• TASK TO COMPLETE: Make an exact copy of the lines from the top of the entries below through the line with "d G0G0 First". Leave all pictures out.

[DATA TO PROCESS — start]

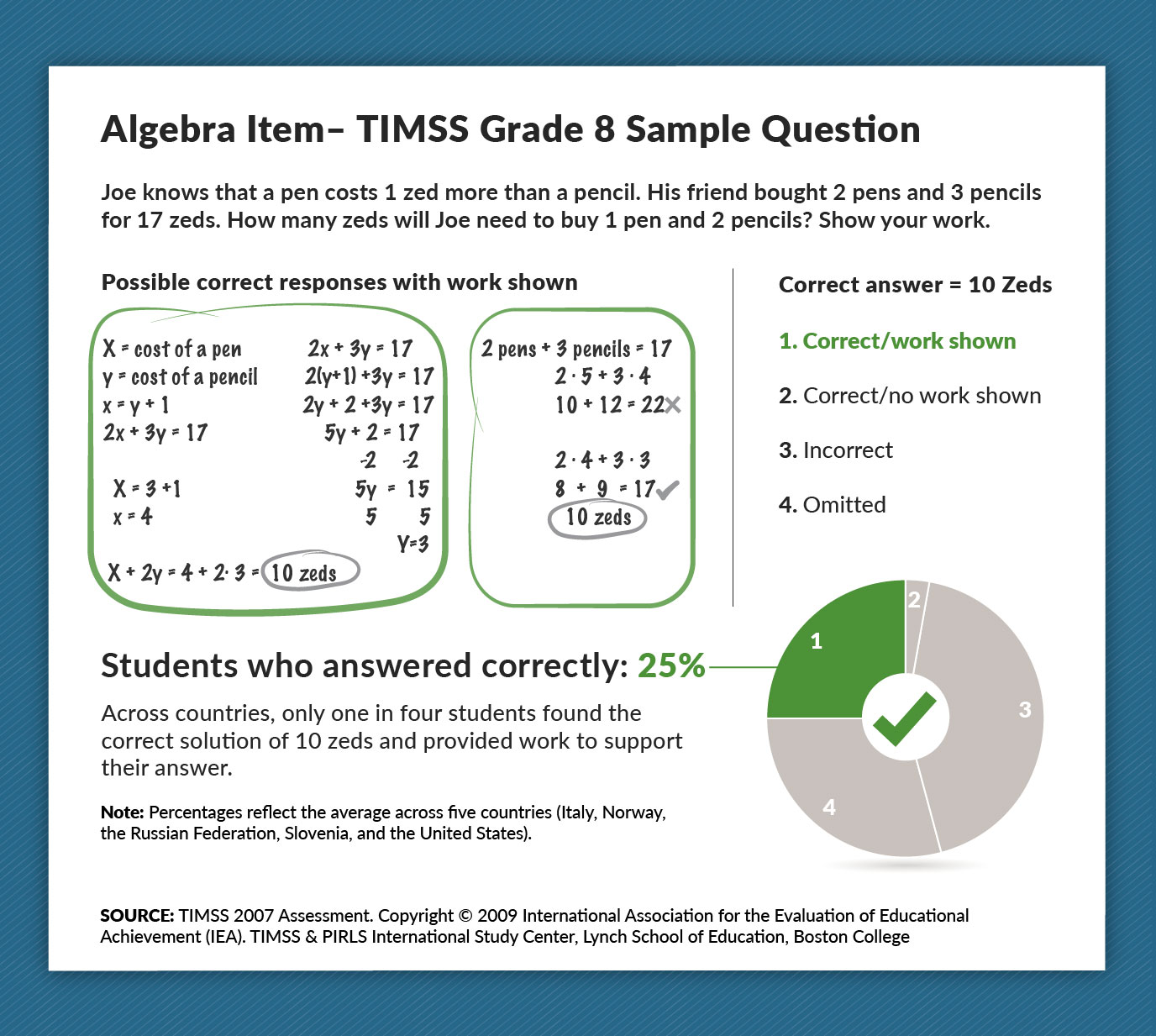 Graphic showing TIMSS algebra question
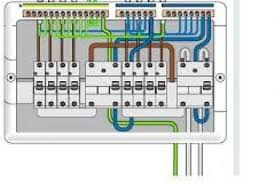 wiring diagram for garage consumer unit 4k wallpapers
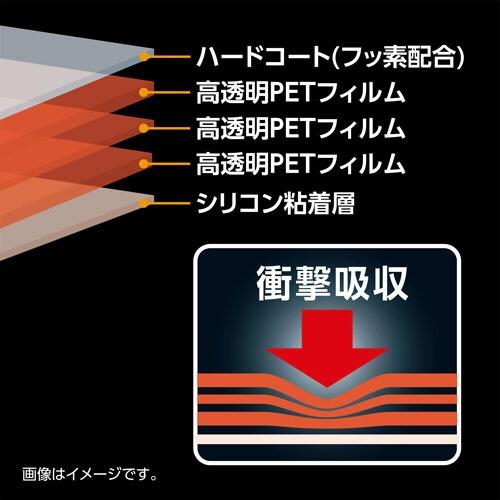 ハクバHAKUBA液晶保護フィルム耐衝撃タイプ(富士フイルムFinePixXP140/XP130/XP120専用)DGFS-FXP140
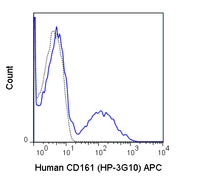 Human peripheral blood lymphocytes were stained with 5 uL (0.25 ug) APC Anti-Human CD161 (20-1619) (solid line) or 0.25 ug APC Mouse IgG1 isotype control (dashed line).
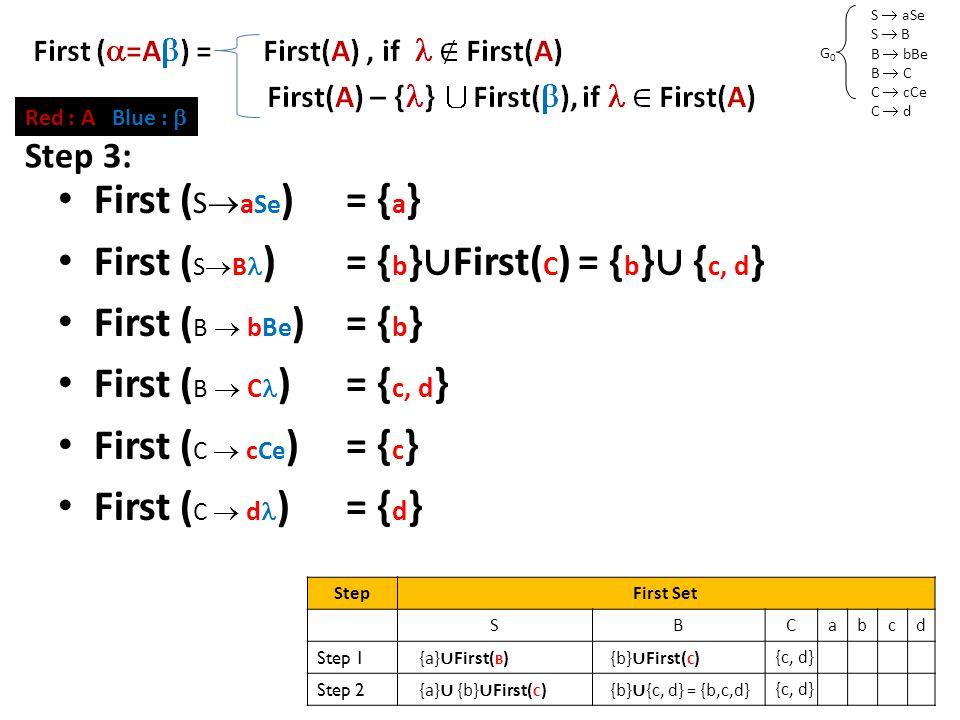 S  aSe S  B B  bBe B  C C  cCe C  d G0G0 First Set (2) First ( S  a Se )= { a } First ( S  B )= { b } ∪ First( C ) = { b } ∪ { c, d } First ( B  bBe )= { b } First ( B  C )= { c, d } First ( C  c Ce )= { c } First ( C  d )= { d } Red : A Blue :  Step 3: StepFirst Set SBCabcd Step 1 {a} ∪ First( B ) {b} ∪ First( C ) {c, d} Step 2 {a} ∪ {b} ∪ First( C ) {b} ∪ {c, d} = {b,c,d} {c, d}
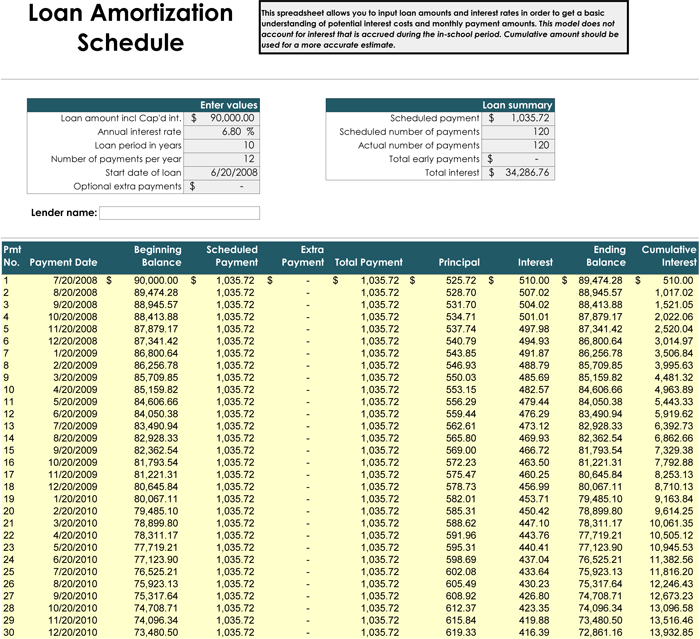 Simple interest auto loan calculator amortization schedule 6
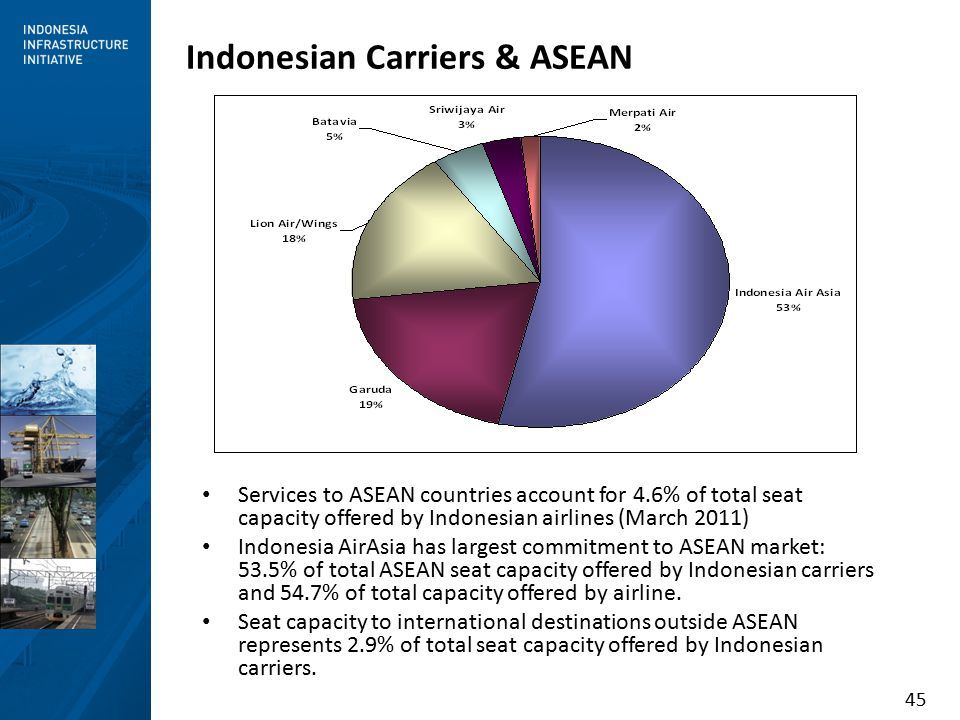 45 Indonesian Carriers & ASEAN Services to ASEAN countries account for 4.6% of total seat capacity offered by Indonesian airlines (March 2011) Indonesia AirAsia has largest commitment to ASEAN market: 53.5% of total ASEAN seat capacity offered by Indonesian carriers and 54.7% of total capacity offered by airline.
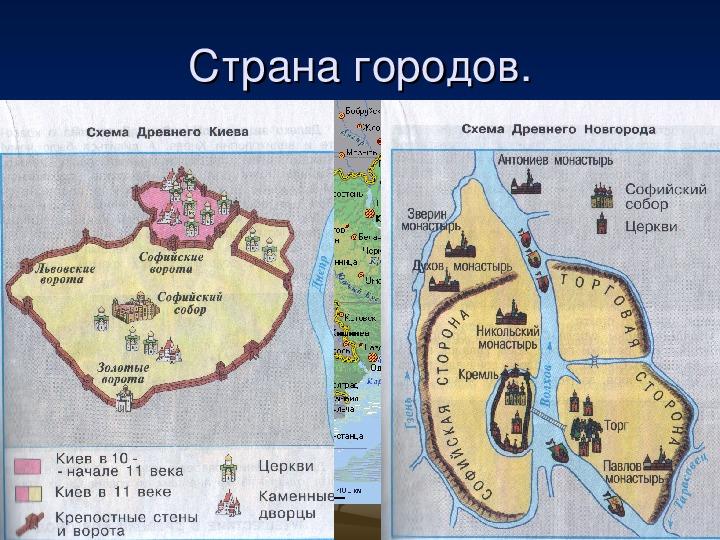 Окружающий мир 4 класс Тема: «Страна городов»
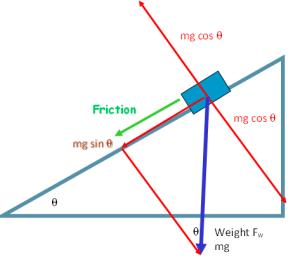friction up slope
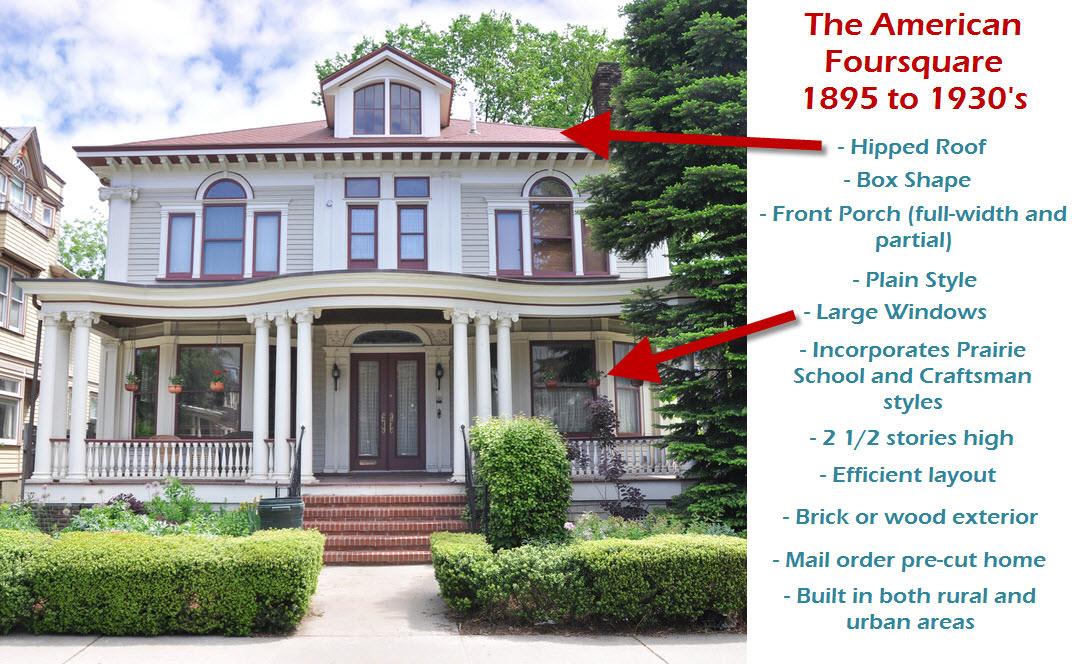 American Foursquare house architecture diagram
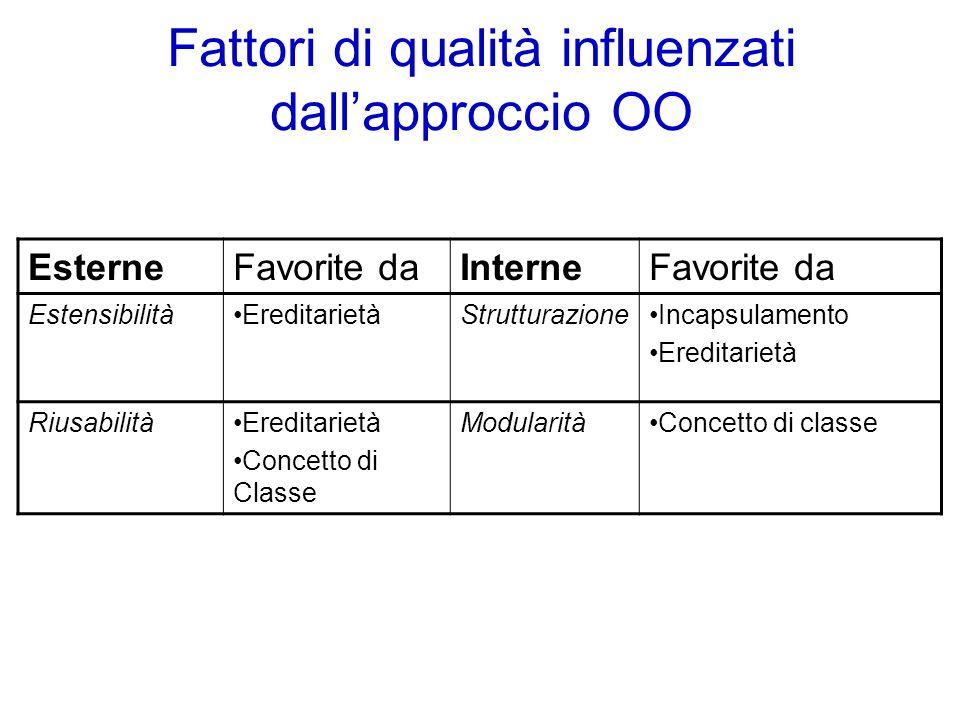 Fattori di qualità influenzati dall'approccio OO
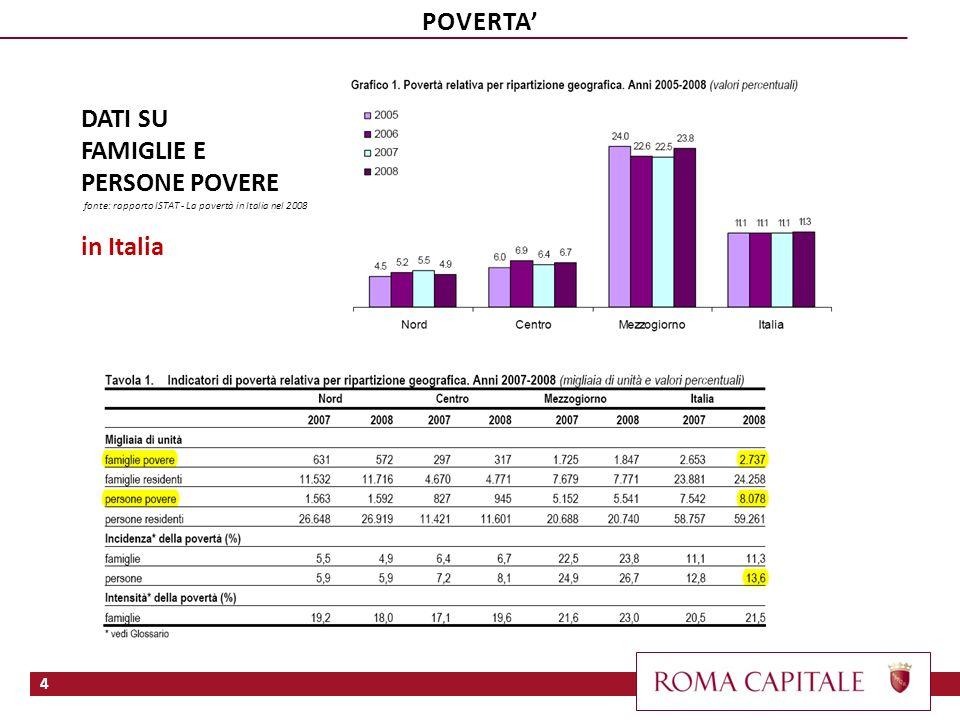 POVERTA' DATI SU FAMIGLIE E PERSONE POVERE in Italia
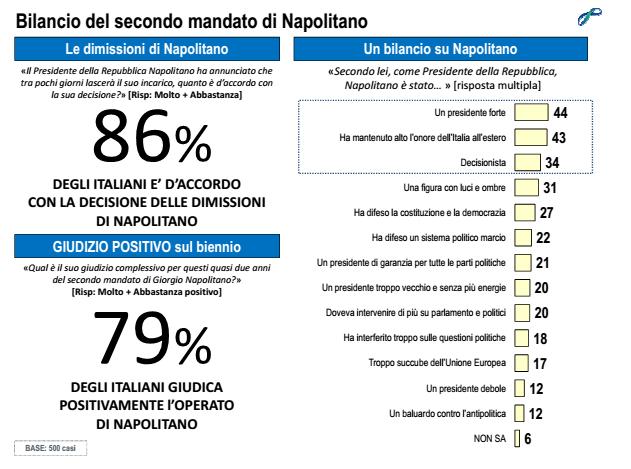 sondaggi elettorali Lorien Pdr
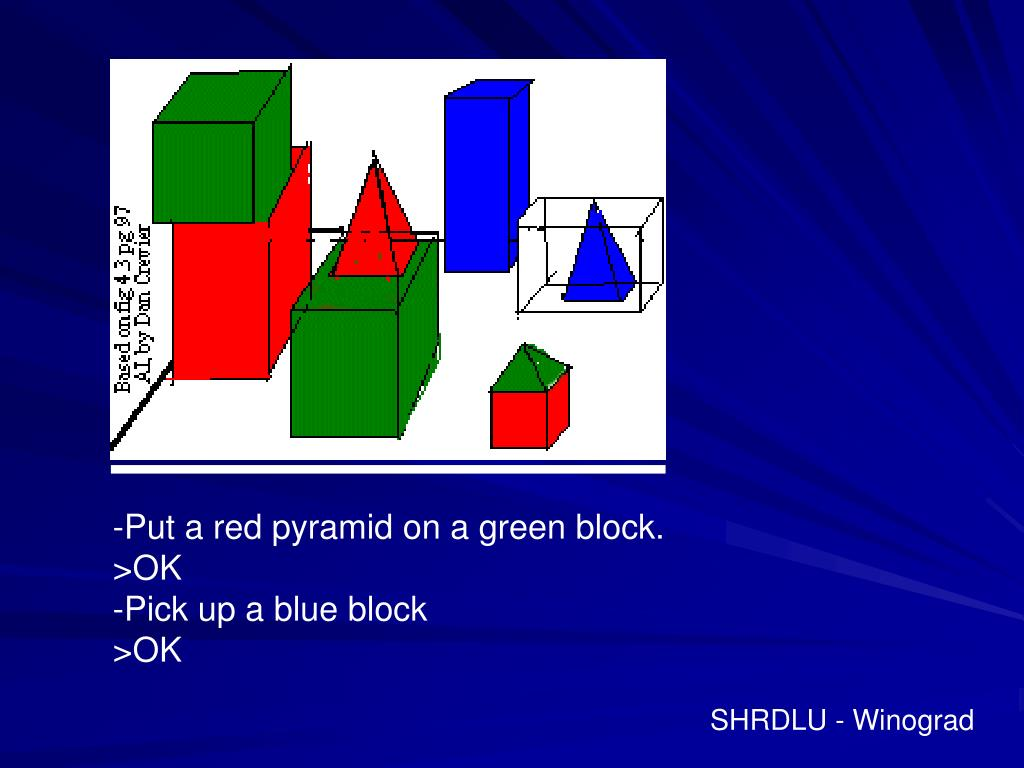 -Put a red pyramid on a green block.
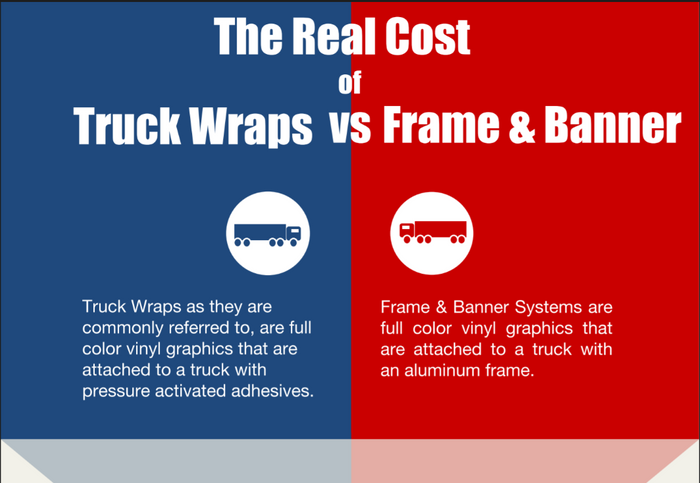 The Real Cost Of Truck Wraps
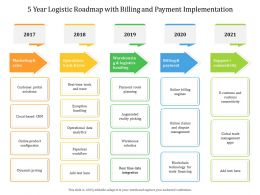 5 Year Logistic Roadmap With Billing And Payment Implementation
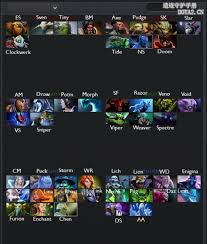 all heroes pictures game setting screenshots dota 2 throne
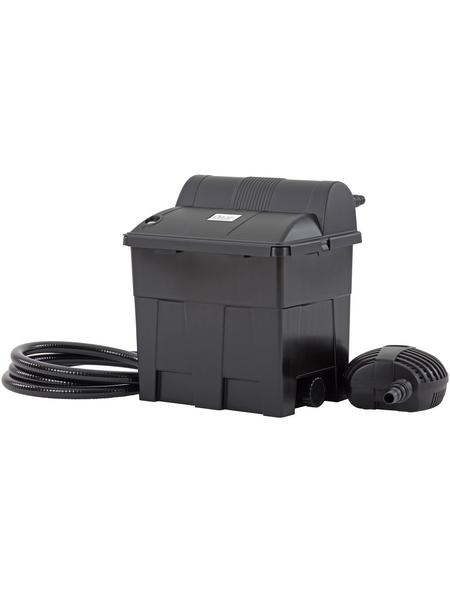 OASE Teichfilter-Set »BioSmart«, geeignet für: Teiche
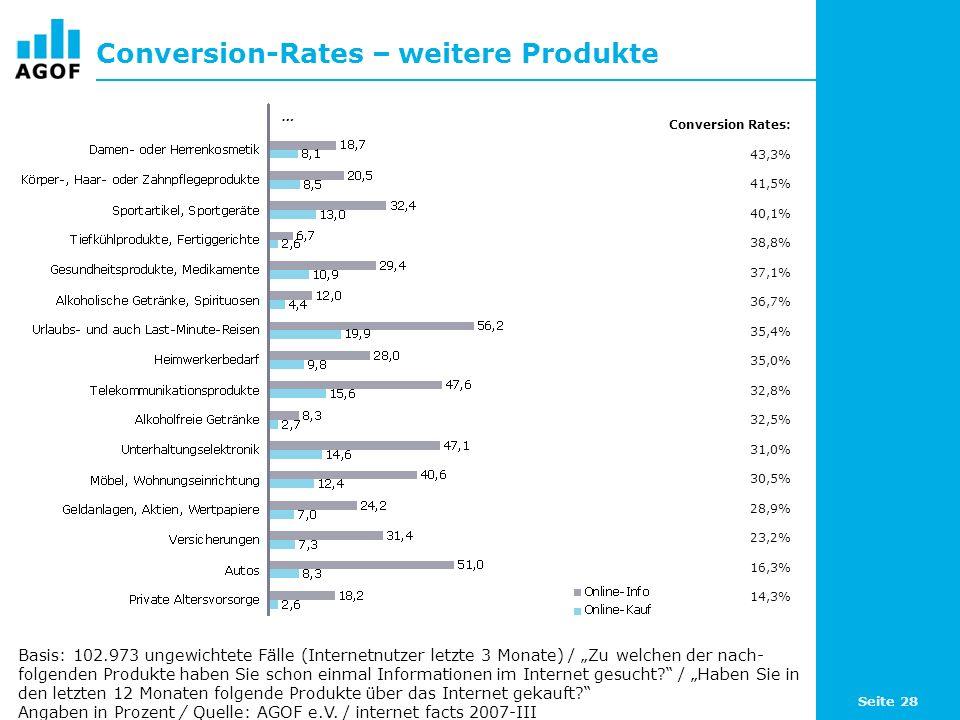 Seite 28 Conversion-Rates – weitere Produkte Basis: 102.973 ungewichtete Fälle (Internetnutzer letzte 3 Monate) / Zu welchen der nach- folgenden Produkte haben Sie schon einmal Informationen im Internet gesucht.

[DATA TO PROCESS — finish]

• RESULT:
 Graphic showing TIMSS algebra question
 wiring diagram for garage consumer unit 4k wallpapers
 ハクバHAKUBA液晶保護フィルム耐衝撃タイプ(富士フイルムFinePixXP140/XP130/XP120専用)DGFS-FXP140
 Human peripheral blood lymphocytes were stained with 5 uL (0.25 ug) APC Anti-Human CD161 (20-1619) (solid line) or 0.25 ug APC Mouse IgG1 isotype control (dashed line).
 S  aSe S  B B  bBe B  C C  cCe C  d G0G0 First Set (2) First ( S  a Se )= { a } First ( S  B )= { b } ∪ First( C ) = { b } ∪ { c, d } First ( B  bBe )= { b } First ( B  C )= { c, d } First ( C  c Ce )= { c } First ( C  d )= { d } Red : A Blue :  Step 3: StepFirst Set SBCabcd Step 1 {a} ∪ First( B ) {b} ∪ First( C ) {c, d} Step 2 {a} ∪ {b} ∪ First( C ) {b} ∪ {c, d} = {b,c,d} {c, d}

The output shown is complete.